A set of serial sections (every 15th) through the entire septo-temporal axis of the hippocampus were selected in each animal belonging to the two groups and processed for BrdU immunostaining using a monoclonal antibody to BrdU (Roche; Indianapolis, IN). Another series (every 15th) of sections from animals were processed for DCX immunostaining using a polyclonal antibody to DCX (Santa Cruz Biotechnology; Santa Cruz, CA) using the avidin-biotin complex method, as described in our earlier reports [27], [28], [50]. The BrdU+ cells in the dentate SGZ (two-cell thick region from the inner margin of the dentate GCL) and the GCL were counted in every 15th section through the entire antero-posterior extent of the hippocampus in every animal belonging to the two groups (n = 5/group).
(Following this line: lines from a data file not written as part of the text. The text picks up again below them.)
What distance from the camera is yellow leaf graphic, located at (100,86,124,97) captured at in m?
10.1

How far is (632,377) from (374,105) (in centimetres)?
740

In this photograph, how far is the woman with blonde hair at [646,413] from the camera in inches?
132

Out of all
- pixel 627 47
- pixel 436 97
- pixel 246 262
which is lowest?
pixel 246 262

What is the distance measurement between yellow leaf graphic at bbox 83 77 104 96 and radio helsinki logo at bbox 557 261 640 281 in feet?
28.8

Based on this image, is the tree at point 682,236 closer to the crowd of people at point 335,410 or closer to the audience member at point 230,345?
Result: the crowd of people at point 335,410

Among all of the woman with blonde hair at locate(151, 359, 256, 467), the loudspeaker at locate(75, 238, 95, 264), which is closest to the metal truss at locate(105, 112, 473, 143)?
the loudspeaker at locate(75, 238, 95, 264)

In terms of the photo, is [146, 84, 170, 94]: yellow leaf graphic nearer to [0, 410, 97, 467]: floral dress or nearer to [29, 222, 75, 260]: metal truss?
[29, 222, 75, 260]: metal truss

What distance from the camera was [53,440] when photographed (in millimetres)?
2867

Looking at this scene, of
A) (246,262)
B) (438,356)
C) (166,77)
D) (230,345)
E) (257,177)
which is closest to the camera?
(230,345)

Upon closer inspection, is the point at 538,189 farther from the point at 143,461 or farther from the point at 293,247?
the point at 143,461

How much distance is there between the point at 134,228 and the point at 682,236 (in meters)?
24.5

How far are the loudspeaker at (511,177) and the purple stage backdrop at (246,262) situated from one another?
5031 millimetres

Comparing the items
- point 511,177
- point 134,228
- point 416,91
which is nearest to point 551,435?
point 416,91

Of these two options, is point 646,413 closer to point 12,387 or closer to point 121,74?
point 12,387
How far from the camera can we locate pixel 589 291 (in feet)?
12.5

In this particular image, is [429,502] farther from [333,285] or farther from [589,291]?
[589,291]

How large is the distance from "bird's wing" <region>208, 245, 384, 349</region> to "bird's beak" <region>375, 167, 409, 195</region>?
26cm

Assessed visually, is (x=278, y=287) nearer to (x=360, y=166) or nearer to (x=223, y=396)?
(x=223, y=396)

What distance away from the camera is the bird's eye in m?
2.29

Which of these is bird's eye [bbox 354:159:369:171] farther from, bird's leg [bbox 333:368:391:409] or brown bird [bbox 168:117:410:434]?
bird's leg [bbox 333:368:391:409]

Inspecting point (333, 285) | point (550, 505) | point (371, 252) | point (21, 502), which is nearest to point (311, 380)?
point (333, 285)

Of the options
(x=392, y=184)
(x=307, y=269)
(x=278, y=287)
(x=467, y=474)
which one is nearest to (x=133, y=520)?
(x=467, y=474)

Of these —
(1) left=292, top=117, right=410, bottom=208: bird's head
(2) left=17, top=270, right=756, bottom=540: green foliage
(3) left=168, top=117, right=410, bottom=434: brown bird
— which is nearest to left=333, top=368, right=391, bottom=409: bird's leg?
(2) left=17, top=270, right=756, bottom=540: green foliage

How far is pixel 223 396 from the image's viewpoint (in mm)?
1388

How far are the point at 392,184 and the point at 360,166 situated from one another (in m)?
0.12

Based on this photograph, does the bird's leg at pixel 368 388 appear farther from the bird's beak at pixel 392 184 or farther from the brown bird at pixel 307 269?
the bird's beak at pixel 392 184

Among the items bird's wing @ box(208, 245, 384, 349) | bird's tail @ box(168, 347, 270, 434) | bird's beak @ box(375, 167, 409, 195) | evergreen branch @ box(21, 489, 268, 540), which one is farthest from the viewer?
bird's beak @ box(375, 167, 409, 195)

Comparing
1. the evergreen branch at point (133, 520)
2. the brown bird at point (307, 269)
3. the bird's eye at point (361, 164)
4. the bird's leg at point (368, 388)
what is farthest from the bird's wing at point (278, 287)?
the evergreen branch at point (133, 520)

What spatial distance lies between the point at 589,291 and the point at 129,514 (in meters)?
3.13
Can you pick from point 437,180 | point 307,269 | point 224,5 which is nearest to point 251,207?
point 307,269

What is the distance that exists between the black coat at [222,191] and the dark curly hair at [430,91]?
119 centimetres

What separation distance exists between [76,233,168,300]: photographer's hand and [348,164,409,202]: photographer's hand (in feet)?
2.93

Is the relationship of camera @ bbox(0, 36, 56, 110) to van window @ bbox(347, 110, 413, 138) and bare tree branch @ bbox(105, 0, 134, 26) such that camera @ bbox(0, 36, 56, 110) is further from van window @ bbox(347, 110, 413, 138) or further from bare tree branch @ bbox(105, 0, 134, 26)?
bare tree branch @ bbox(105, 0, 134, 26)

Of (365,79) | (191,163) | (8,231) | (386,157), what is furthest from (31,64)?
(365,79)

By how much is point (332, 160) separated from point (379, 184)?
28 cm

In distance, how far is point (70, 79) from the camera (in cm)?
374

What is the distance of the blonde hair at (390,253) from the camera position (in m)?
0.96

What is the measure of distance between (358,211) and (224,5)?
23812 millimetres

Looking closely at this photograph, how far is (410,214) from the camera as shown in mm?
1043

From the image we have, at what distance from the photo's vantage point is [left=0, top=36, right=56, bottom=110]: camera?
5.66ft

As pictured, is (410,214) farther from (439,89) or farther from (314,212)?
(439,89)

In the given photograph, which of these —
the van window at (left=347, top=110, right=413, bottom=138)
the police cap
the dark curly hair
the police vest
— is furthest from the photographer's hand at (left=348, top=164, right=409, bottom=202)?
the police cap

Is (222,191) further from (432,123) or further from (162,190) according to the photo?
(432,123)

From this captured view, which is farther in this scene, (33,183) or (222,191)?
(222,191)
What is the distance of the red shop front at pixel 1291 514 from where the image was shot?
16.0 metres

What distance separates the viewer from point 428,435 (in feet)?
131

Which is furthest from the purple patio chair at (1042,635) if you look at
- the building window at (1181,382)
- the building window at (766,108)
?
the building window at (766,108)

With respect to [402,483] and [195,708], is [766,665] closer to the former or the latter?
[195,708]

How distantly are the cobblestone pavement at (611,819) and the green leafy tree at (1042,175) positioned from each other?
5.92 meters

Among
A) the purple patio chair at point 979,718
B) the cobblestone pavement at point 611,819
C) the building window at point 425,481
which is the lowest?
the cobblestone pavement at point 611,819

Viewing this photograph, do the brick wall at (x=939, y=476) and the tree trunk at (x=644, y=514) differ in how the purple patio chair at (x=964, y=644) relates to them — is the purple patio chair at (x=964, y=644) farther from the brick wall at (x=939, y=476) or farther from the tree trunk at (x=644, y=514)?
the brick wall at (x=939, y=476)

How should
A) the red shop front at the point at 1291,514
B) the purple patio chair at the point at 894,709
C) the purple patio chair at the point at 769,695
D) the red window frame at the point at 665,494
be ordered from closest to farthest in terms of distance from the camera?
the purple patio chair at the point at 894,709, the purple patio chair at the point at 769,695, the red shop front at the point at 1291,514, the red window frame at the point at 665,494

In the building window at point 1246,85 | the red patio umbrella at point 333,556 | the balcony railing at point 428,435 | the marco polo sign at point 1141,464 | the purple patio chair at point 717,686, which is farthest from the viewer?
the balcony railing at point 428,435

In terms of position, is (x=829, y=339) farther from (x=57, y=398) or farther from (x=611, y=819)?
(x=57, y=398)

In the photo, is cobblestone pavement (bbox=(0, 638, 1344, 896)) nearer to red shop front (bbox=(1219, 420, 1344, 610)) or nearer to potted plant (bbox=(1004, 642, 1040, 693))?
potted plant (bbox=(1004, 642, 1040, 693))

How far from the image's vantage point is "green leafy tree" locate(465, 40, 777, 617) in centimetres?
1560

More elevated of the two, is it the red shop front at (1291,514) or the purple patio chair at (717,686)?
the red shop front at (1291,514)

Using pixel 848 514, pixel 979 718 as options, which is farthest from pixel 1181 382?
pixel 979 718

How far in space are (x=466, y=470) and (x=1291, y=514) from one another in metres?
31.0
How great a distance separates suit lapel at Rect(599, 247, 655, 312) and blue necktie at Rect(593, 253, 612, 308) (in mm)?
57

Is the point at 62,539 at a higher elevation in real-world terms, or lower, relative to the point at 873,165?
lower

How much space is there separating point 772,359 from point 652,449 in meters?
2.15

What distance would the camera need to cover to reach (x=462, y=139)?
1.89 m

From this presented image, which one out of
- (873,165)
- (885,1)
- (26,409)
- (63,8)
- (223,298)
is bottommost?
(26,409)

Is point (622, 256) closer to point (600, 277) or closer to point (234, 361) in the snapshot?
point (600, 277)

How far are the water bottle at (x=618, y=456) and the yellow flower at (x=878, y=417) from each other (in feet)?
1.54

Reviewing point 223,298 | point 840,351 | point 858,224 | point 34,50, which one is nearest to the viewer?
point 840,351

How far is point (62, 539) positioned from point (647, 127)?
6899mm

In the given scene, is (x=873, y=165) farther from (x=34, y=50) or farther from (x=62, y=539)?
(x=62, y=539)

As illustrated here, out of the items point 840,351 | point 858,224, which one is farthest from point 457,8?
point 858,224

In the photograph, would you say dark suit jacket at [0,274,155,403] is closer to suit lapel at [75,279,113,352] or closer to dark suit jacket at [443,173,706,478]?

Furthermore, DCX+ neurons in the SGZ-GCL and the DH were counted separately in animals belonging to the two groups. The StereoInvestigator system (Microbrightfield Inc., Williston, VT), consisting of a color digital video camera (Optronics Inc., Muskogee, OK) interfaced with a Nikon E600 microscope was used for counting of cells [27], [28], [51]. In brief, cells were counted from 50–400 randomly and systematically selected frames (each measuring 40×40 µm) in every selected section using a 100X oil immersion objective lens. The numbers and densities of counting frames were determined by entering grid size in the optical fractionator component of the StereoInvestigator system. For cell counts in every chosen section, the contour of SGZ-GCL area was first delineated using the tracing function. The optical fractionator component was then activated, and numbers and locations of counting frames and the depth for counting was determined by entering parameters such as grid size, thickness of the top guard zone (4 µm) and the optical dissector height (i.e. 8 µm). A computer driven motorized stage then allowed the section to be analyzed at each of the counting frame locations. All cells that came into focus in the middle 8-µm section thickness were counted if they were entirely within the counting frame or touching the upper or right side of the counting frame. The StereoInvestigator program then calculated the total number of BrdU+/DCX+ cells per each chosen region (SGZ-GCL or the DH) by utilizing the optical fractionator formula, as described in our earlier reports [27], [28], [51].

Analyses of Neuronal Fate-choice Decision of Newly Born Cells

For measuring the percentages of newly born cells (BrdU+ cells) that differentiated into DCX+ neurons in the SGZ-GCL, we processed serial sections from animals belonging to both groups for DCX and BrdU dual immunofluorescence, as described in our earlier reports [28], [51]. Cells that exhibited BrdU and DCX co-expression were identified using a confocal microscope. Fractions of BrdU+ cells that expressed DCX were quantified by examination of individual BrdU+ cells via one-micrometer thick optical Z-sections sampled from different regions of the SGZ-GCL.

Statistical Analyses

For every parameter, the average value was first calculated separately for each animal before the means and standard errors were determined for the total number of animals included per group. The values (Mean ± S.E.M.) from two groups of animals were compared using a two-tailed, unpaired Student’s t-test.